(What you need to do):
Your response should contain each line of the data that includes "site".

(Stored items):
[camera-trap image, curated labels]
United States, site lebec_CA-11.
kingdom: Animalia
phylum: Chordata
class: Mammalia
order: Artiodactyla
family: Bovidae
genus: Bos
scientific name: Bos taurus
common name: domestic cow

* * *

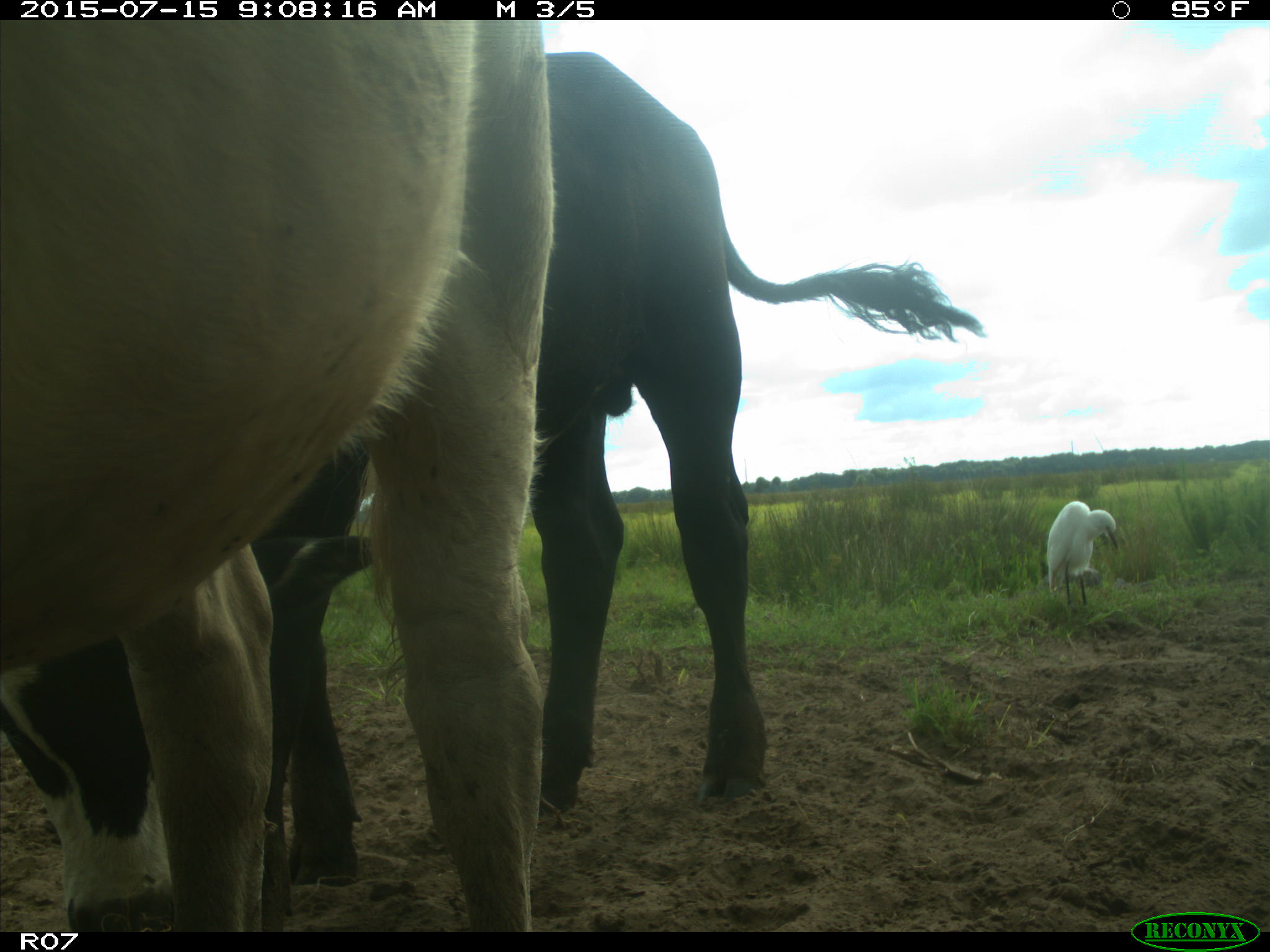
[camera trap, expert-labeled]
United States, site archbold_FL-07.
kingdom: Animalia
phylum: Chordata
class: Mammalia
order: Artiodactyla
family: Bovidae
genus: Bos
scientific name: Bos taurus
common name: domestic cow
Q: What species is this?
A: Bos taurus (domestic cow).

(Exercise result):
United States, site lebec_CA-11.
United States, site archbold_FL-07.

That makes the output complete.